Bradley Rogers
Staff details

Bradley Rogers focuses on musical theatre, gender and sexuality, and theoretical approaches to performance. His interdisciplinary scholarship is informed by a broad, interdisciplinary training: an undergraduate degree in music, graduate work in rhetoric, comparative literature, and performance studies, and a postdoctoral fellowship at the University of Toronto on spectacle.
His book, The Song Is You: Musical Theatre and the Politics of Bursting into Song and Dance (Finalist, George Freedley Award & Honorable Mention, Barnard Hewitt Award), articulates a new theoretical approach to musical theatre, while his articles address topics including concept musicals, Otto Harbach, and Lawrence Welk. His creative interests include producing workshops of new works, restoring older classic works, and serving as a dramaturg—as in his producing a 2018 workshop of the Weill-Lerner musical Love Life. He also served as the Book Reviews Editor of Theatre Journal.
Academic qualifications
- Ph.D., University of California, Berkeley
- B.A. (Music), University of Virginia
Teaching and Supervision
I am open to supervising students in the history or theory of musical theatre.
Musical Theatre
Research interests
The Song Is You develops a theoretical framework for understanding how musical theatre engages with issues surrounding identity—especially ones of gender, race, and sexuality. I demonstrate that the musical’s formal structure develops from the genres of blackface minstrelsy and burlesque, which involves the erotic display of the female body. Because burlesque and minstrelsy are embedded into the form of musical theatre, its negotiation of gender and race is implicit in every piece of musical theatre, regardless of what it depicts.
The book reexamines the dominant theory of “integration,” which refers to an aesthetic ideal in which all the elements of the form— music, lyrics, dance, dialogue, scenery, and so forth—unite to serve the story. My book interrogates the concept of “integration” itself, arguing that “integration” was an appealing concept precisely because it obscures the legacies of burlesque and minstrelsy—thereby obscuring how the form engages gendered, raced, and sexualized bodies. I articulate a logic of “disintegration,” arguing that the musical’s fractured form produces the genre’s trademark joy precisely by exploiting women and artists of color.
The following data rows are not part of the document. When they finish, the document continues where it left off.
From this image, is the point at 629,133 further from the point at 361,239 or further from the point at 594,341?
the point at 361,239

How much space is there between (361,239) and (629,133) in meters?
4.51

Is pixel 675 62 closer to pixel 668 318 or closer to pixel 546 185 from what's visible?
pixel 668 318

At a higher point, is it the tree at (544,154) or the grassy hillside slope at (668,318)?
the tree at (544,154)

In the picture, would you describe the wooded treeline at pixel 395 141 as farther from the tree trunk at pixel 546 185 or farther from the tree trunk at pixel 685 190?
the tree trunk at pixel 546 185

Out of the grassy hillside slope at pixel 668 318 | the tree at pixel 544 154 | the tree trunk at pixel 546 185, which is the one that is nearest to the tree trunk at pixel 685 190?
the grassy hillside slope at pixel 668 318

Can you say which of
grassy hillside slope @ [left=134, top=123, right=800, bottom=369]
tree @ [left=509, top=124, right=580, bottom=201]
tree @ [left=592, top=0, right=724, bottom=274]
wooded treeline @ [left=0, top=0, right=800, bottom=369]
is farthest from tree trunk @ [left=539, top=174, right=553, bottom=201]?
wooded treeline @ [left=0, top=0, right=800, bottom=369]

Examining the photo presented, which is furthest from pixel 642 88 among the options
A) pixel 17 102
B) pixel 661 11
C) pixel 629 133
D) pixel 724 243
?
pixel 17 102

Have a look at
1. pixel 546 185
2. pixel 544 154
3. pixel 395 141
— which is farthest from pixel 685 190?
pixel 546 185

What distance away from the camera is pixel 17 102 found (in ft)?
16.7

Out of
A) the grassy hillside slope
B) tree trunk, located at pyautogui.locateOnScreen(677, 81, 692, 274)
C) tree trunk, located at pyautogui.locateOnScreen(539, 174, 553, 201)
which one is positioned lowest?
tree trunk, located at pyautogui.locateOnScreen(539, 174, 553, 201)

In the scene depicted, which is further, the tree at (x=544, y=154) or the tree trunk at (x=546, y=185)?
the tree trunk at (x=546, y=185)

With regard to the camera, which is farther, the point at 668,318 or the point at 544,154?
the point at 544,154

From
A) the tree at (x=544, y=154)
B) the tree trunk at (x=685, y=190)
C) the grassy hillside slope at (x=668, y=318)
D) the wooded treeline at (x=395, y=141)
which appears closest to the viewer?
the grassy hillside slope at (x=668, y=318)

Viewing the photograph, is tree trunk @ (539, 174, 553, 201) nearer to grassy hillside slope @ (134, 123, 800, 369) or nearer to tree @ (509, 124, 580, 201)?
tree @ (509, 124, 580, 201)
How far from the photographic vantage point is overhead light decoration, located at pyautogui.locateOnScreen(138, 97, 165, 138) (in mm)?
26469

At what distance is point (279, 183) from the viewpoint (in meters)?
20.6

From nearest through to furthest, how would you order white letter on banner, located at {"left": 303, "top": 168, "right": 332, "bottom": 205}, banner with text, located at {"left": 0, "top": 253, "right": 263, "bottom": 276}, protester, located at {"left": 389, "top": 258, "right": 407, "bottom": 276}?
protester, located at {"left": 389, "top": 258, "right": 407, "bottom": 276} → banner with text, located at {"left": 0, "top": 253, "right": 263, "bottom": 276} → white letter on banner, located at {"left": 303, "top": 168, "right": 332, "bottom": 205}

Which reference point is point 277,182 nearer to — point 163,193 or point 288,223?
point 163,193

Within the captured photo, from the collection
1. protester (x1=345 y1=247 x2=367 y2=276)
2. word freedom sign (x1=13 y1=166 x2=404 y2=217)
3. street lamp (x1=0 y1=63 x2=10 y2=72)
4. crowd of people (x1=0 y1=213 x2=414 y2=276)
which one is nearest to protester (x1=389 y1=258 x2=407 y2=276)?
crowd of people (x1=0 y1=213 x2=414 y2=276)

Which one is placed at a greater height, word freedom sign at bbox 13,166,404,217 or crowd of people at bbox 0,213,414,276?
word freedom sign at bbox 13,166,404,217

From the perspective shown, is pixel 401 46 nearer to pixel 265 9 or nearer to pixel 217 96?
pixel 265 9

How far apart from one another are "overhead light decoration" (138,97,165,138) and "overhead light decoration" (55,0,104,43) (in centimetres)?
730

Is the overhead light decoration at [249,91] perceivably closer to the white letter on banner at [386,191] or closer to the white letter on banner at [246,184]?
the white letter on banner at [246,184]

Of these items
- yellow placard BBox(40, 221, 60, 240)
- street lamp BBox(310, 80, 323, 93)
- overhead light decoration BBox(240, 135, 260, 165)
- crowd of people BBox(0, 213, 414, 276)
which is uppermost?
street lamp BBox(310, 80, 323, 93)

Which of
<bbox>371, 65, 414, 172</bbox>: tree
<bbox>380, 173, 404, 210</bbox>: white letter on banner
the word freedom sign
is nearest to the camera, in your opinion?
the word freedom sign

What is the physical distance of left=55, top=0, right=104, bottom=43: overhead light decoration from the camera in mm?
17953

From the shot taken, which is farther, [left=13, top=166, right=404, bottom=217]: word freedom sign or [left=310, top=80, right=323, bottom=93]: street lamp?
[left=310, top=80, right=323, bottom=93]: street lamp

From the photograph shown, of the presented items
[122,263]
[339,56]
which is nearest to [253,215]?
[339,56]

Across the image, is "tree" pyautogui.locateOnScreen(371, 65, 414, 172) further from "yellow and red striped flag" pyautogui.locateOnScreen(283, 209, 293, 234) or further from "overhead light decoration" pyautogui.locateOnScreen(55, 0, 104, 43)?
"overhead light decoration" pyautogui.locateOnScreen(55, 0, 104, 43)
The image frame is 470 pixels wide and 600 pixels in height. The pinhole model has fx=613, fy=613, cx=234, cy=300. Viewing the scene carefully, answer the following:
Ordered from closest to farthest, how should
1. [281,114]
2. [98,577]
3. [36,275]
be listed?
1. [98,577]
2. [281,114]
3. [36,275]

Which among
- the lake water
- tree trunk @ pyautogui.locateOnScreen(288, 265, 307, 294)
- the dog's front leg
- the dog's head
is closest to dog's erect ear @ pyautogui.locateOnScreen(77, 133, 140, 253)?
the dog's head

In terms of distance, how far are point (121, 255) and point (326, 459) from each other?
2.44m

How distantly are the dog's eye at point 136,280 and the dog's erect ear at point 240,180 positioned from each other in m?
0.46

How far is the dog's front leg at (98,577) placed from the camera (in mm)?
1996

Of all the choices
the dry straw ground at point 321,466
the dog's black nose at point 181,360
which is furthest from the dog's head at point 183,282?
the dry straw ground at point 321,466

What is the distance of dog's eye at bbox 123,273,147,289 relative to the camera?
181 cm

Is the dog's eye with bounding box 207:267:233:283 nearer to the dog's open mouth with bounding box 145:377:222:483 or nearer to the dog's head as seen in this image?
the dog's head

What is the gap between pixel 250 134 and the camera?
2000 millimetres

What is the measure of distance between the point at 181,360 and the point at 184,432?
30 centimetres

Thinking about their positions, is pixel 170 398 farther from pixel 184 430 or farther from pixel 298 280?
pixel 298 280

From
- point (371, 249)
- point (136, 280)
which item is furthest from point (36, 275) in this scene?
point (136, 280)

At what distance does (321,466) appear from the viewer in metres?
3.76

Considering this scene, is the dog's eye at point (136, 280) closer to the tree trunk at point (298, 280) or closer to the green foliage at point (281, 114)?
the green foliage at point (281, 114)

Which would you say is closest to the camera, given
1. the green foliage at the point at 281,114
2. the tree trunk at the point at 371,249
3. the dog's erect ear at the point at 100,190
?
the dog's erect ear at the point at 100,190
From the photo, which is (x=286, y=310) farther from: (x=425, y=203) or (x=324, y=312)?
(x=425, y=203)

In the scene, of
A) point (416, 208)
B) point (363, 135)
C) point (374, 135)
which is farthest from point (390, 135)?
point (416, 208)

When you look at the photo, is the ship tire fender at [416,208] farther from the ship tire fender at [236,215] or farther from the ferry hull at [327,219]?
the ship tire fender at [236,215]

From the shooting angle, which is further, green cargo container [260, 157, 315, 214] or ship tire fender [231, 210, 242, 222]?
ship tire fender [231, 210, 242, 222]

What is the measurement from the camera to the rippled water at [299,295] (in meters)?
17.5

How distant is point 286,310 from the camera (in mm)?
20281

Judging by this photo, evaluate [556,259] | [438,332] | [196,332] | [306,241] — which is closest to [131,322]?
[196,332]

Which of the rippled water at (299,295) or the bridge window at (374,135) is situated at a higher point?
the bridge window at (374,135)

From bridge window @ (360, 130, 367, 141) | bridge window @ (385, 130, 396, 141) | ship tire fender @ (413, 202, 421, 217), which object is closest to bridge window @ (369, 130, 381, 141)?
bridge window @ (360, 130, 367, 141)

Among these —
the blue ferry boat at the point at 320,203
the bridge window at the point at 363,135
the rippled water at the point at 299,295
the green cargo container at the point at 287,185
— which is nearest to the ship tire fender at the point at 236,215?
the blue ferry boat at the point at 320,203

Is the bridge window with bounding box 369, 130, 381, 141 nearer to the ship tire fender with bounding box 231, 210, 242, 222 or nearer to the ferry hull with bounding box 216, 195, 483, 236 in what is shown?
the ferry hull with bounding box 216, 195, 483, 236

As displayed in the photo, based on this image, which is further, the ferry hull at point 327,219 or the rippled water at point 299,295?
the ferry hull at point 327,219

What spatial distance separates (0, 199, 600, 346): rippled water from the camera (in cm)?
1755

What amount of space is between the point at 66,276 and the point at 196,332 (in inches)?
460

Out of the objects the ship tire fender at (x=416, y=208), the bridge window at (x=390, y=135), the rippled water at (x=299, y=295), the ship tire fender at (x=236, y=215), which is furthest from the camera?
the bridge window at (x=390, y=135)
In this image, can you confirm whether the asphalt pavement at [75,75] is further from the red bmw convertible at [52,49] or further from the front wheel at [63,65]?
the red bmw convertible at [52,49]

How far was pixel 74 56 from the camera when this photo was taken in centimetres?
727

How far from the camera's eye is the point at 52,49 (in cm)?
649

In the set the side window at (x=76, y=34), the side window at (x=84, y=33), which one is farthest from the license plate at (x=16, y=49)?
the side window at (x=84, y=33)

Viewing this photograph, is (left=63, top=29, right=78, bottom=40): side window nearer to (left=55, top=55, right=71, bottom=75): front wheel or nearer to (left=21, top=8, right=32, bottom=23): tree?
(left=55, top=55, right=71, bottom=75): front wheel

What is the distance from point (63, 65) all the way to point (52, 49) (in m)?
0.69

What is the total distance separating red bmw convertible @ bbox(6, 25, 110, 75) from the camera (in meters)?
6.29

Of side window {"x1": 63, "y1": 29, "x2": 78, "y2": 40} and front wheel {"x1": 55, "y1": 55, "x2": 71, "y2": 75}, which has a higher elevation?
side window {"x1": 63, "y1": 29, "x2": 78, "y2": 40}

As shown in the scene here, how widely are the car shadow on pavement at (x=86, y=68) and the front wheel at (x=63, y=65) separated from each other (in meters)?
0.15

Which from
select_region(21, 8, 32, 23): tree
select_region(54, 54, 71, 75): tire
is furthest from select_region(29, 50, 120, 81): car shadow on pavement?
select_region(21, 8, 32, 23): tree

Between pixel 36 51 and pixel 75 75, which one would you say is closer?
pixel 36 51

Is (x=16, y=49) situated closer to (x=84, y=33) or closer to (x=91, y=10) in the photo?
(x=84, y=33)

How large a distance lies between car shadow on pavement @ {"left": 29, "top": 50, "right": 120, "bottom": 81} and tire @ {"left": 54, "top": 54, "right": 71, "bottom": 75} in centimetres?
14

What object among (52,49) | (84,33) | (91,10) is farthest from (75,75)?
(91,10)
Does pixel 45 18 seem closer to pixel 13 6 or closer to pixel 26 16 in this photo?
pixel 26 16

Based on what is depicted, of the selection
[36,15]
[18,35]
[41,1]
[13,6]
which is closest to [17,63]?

The book’s theoretical framework also addresses the most pressing contemporary question: how do we deal with cultural products from the past that represent women and people in color in ways that we now find unacceptable? The debate generally has two positions: either that we should discard these relics or that we should accept them as “products of their time.” My work offers a third, more productive route, arguing that these now-unsavory depictions are not just “surface content” that can be revised and updated. Instead, this content is a function of the form itself; in this way, these surface representations actually alert us to what the form is doing at a psychic level. Thus, to foster different kinds of content, we have to re-conceive the form.